Any feedback would be greatly appreciated.


----------



## trufunk

I Don’t use with any kind of IEMs. But to me the amp if plenty powerful to drive most of what you can throw at it. Really enjoying mine.


----------



## The Walrus (Mar 5, 2022)

Beyerdynamic T1 certified. It says up to 300 ohm headphones, but can easily drive my T1.Gen2 (600 ohms)


----------



## davidrf

I can't decide if I should buy a K5 Pro MKII ESS or a Topping DX3 Pro+. I have a pair of Sennheisers HD 595 and Empire S5000 studio monitors. The Fiio would cost me about 30€ more. Any input? Thanks!


----------



## ahmonge (Mar 7, 2022)

@davidrf Dx3 pro+ has a remote control and bluetooth input but a 3.5 mm. HP output. K5 Pro ESS has a line input and a more useful 6.35 mm. HP output


----------



## Inserthouse

Still waiting on mine to arrive. Ordered on the 9th of February and it’s no fun waiting. Hopefully it’s worth it to use with the Hifiman Sundaras.


----------



## Perepep

davidrf said:


> I can't decide if I should buy a K5 Pro MKII ESS or a Topping DX3 Pro+. I have a pair of Sennheisers HD 595 and Empire S5000 studio monitors. The Fiio would cost me about 30€ more. Any input? Thanks!


The dx3 pro+ does not pair well with low impedance headphones.


----------



## trufunk

If there is one thing this misses is not having a remote. Still think it’s a great buy!


----------



## FiiO

trufunk said:


> If there is one thing this misses is not having a remote. Still think it’s a great buy!
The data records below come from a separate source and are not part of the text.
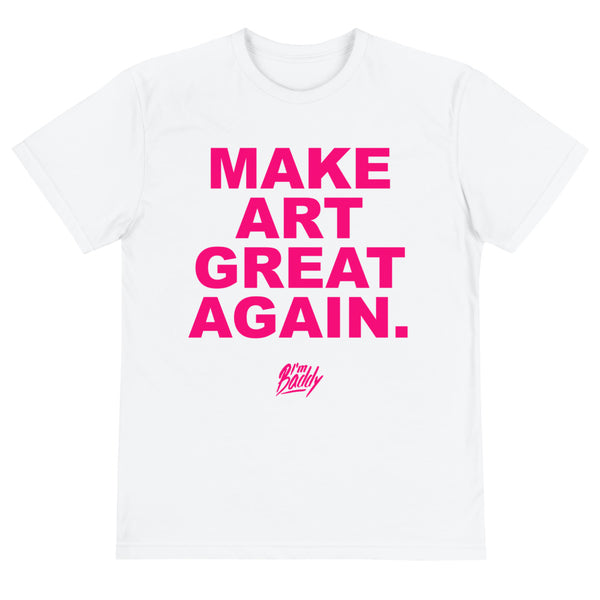 Make Art Great Again t-shirt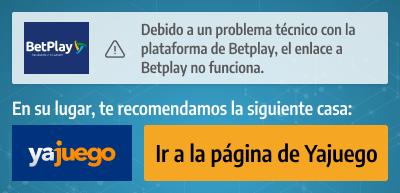 Crossconversion Betplay a Yajuego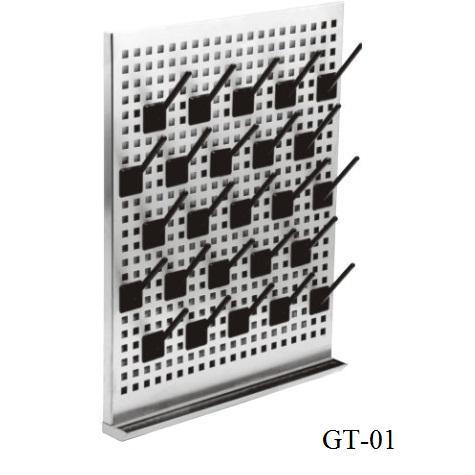 GIÁ TREO PHƠI ỐNG NGHIỆM GT-01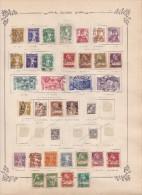 Suisse Collection Ancienne Petit Prix - 2 Scans - Sammlungen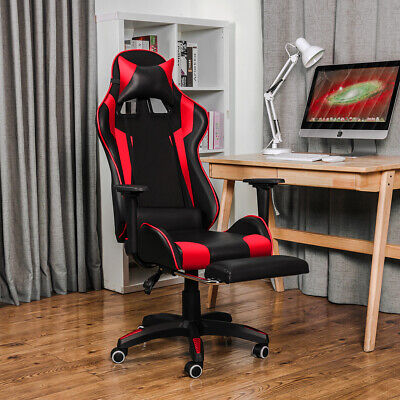 £63.99 • Buy Office Chair Gaming Chair Executive Swivel Leather Recliner Computer Desk Chairs
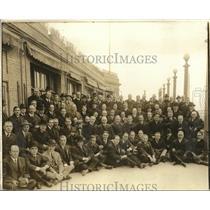 1920 Press Photo War Industries Board in Washington D.C.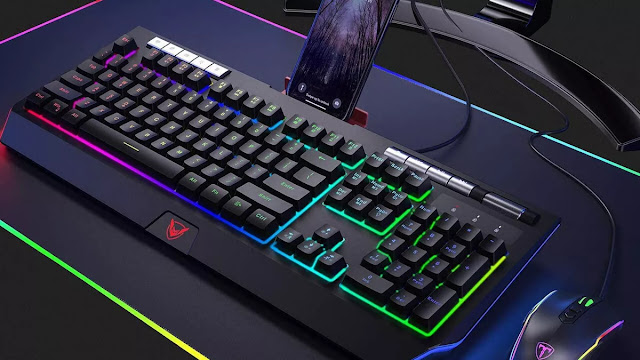 gaming keyboard and mouse with rgb colors and lighting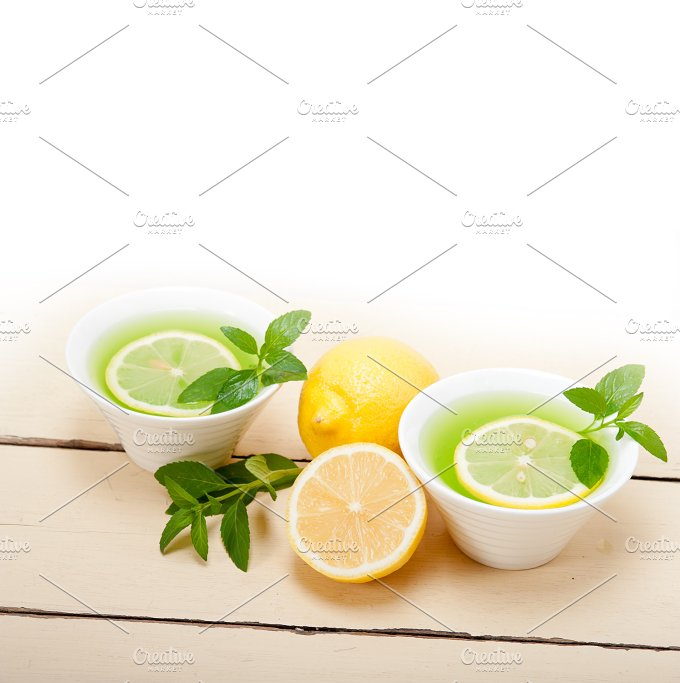 mint tea infusion withl emon 037.jpg - Food & Drink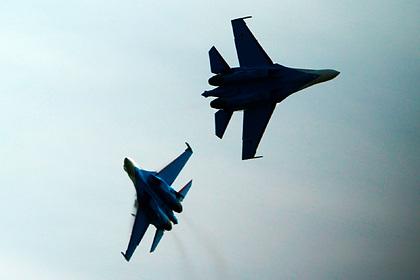 США пригрозили Египту санкциями за планы купить у России Су-35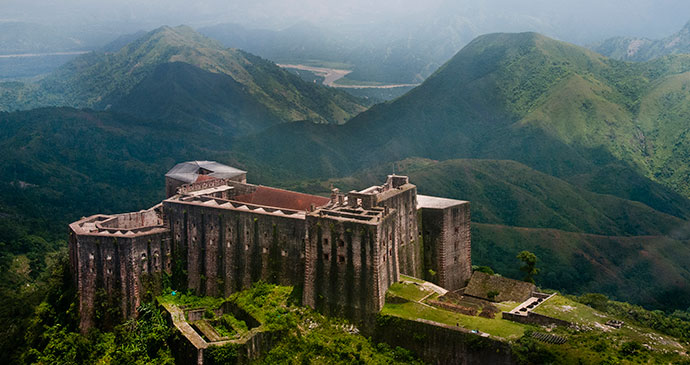 Citadelle Henry by Experience Haiti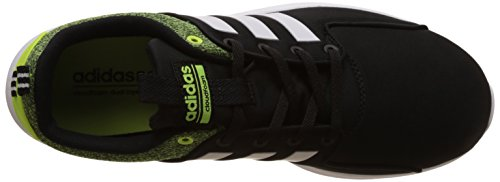 negbas Tennis 44 Homme Racer Eu ftwbla Chaussures amasol Adidas Lite De Cloudfoam Noir 4qxZS
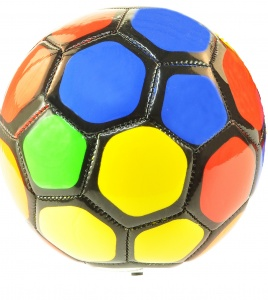 Toi-Toys voetbal multicolor 15 cm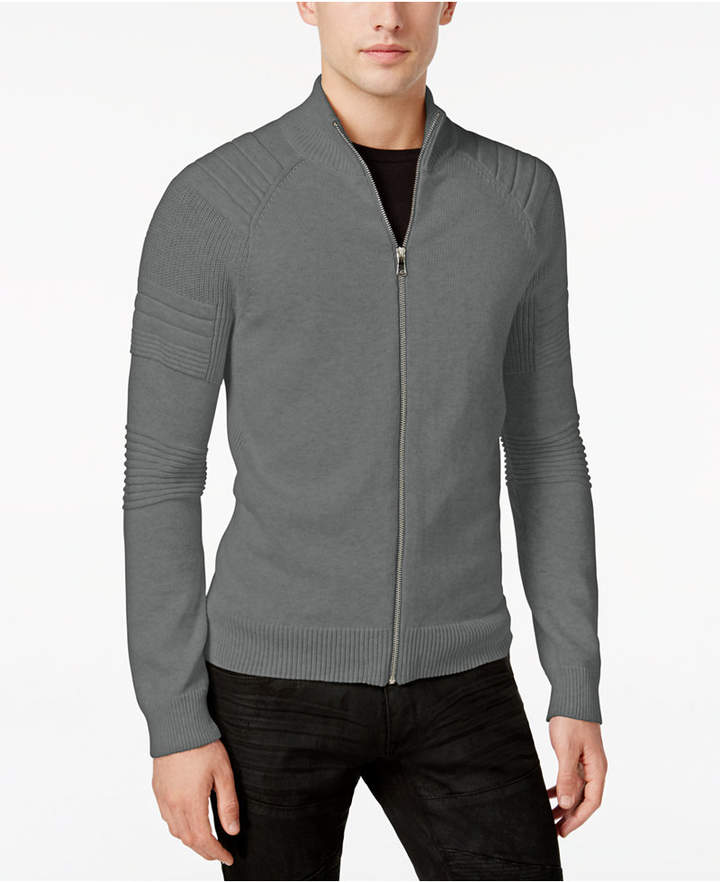 INC International Concepts I.N.C. Men's In the Dark Full-Zip Sweater, Created for Macy's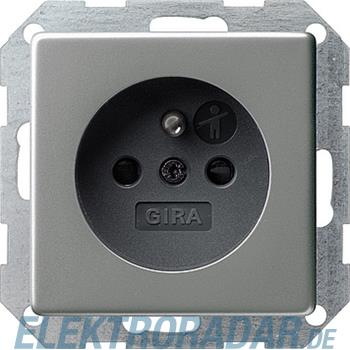 Gira Steckdose eds 048520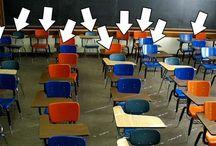 21st century learning / Education forward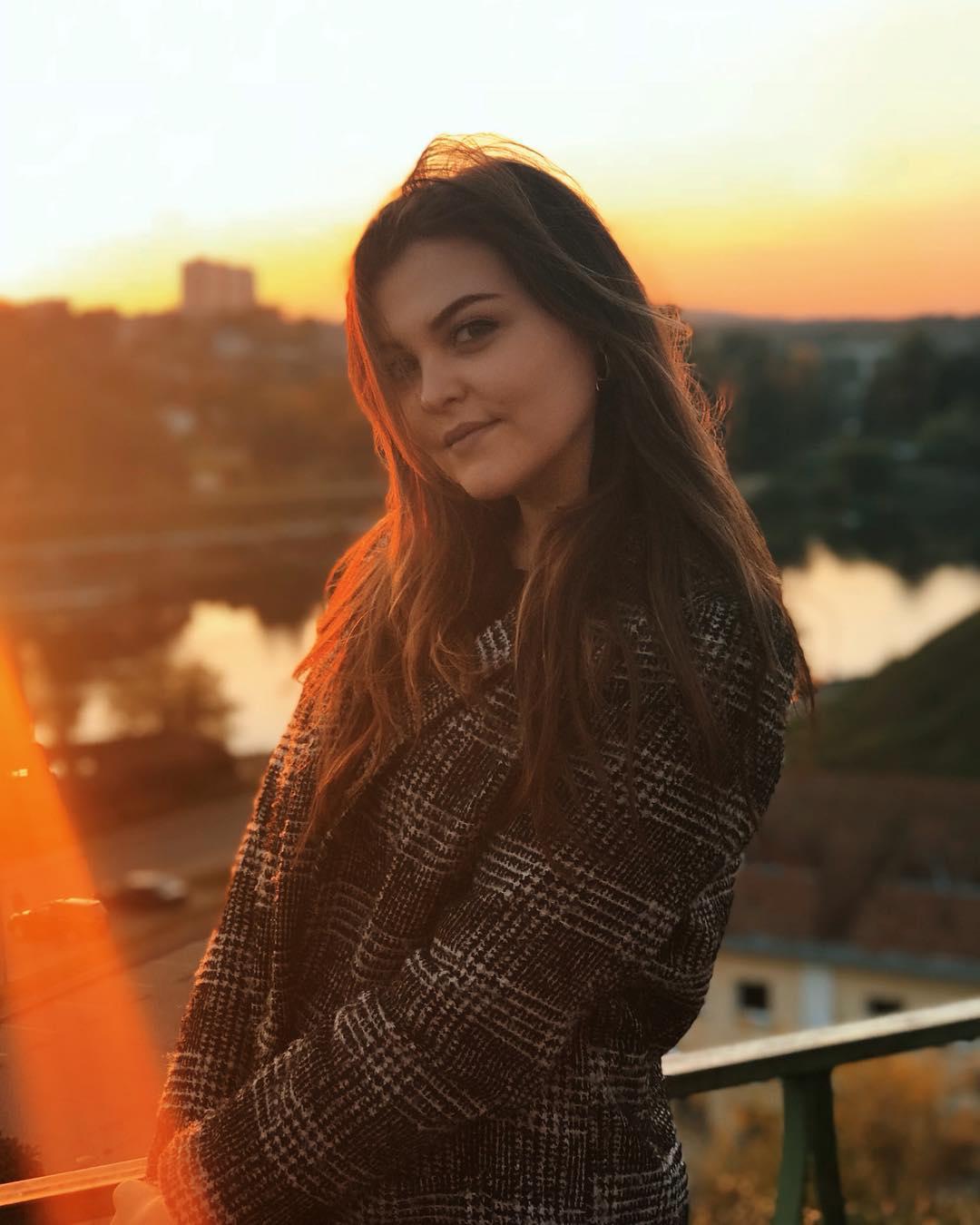 Светлана Якубашко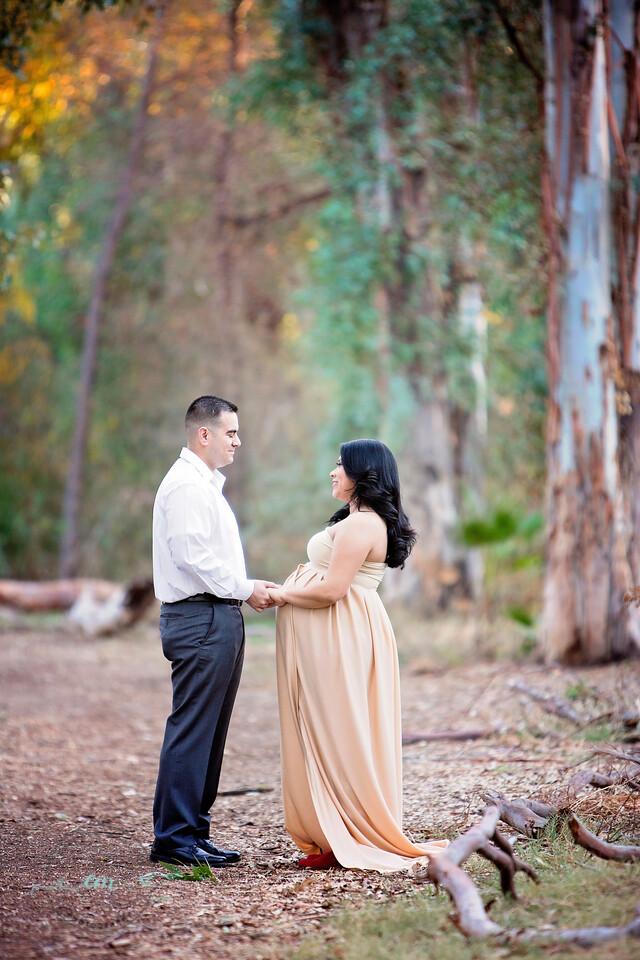 Post Family Maternity 039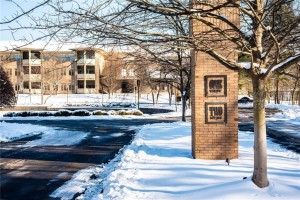 8555 One West Drive Unit 207 Indianapolis, In 46260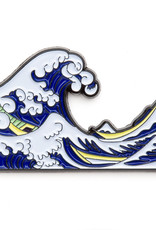 Today is Art Day Art History Enamel Pin Great Wave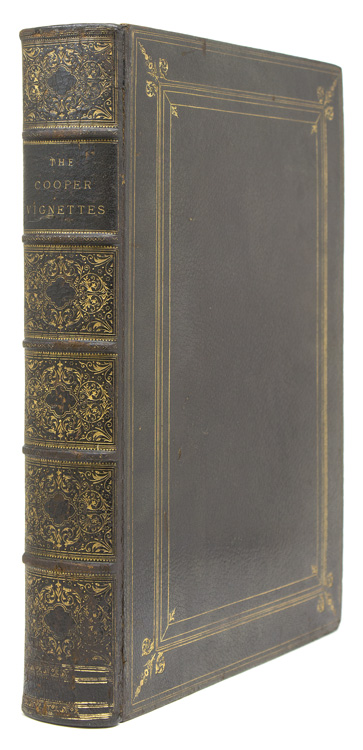 The Cooper Vignettes. From drawings by F.O.C. Darley. India proofs before letters. James Fenimore Cooper, F. O. C. Darley.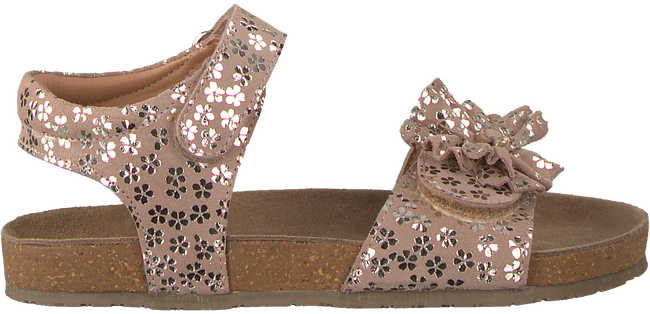 Rosane APPLES & PEARS Sandalen FLEUR  - large
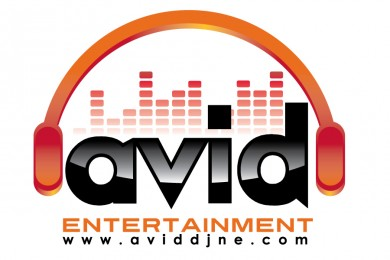 Avid Entertainment Logo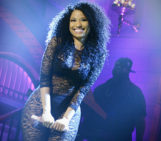 Nicki Minaj the First Woman With 4 Simultaneous Top 10 Hits on Mainstream R&B/Hip-Hop Chart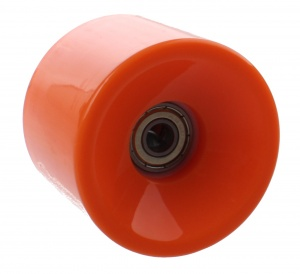 Johntoy Urban District Longboardwielen 65 x 51 mm 82A oranje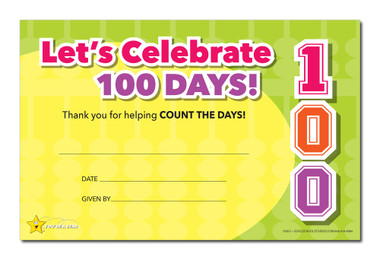 Shown is the YOU'RE A STAR Let's Celebrate 100 Days Award (Cool School Studios 03012).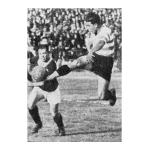 1936 – Leões ultrapassam águias com o 1º tri no Regional de Futebol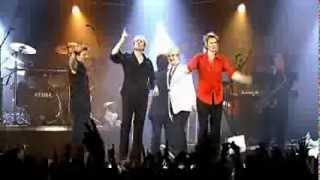 Duran Duran - Rio [Live From London][GhOsT^]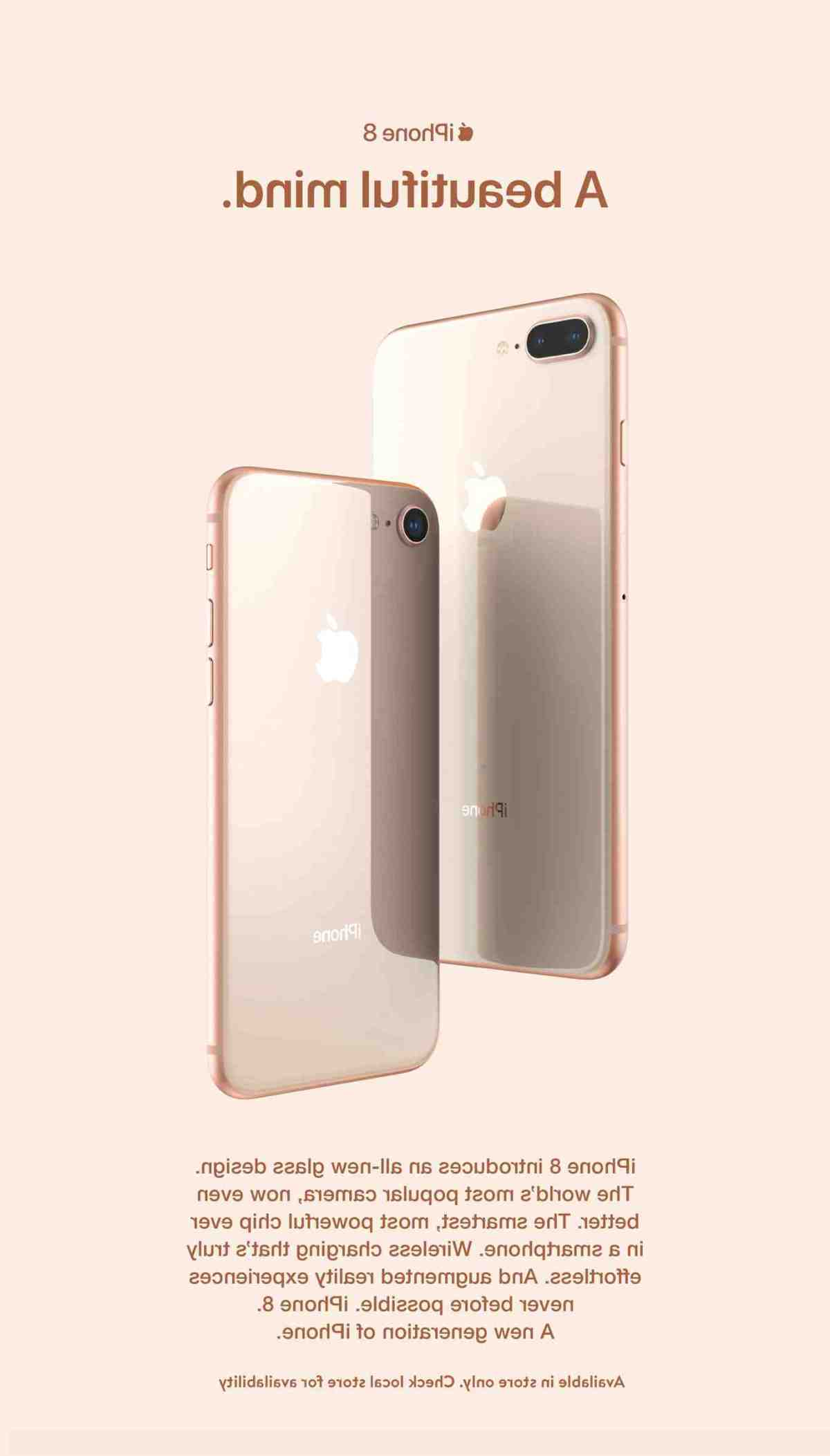 How much is the iPhone 8 plus right now?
For remote control, the K9Pro could be considered. But it is much bigger one.

Best regards


----------



## cleg

My video about the ESS version of K5 Pro


----------



## Ichos

Hi friends, here is my review of the K5 Pro ESS.

https://www.head-fi.org/showcase/fiio-k5-pro-ess.25803/review/28411/

Great performance and value for money.

Thank you for reading.


----------



## Inserthouse (May 7, 2022)

Hello everyone! I have to ask a question in regards to my K5 Pro ESS. When I have the K5 connected to my laptop through USB mode I get some crackling sound. Does anyone have a solution to this issue? When I use my FiiO X3 Hi Resolution player I don't have any issues. Any advice or help is greatly appreciated. Thank you.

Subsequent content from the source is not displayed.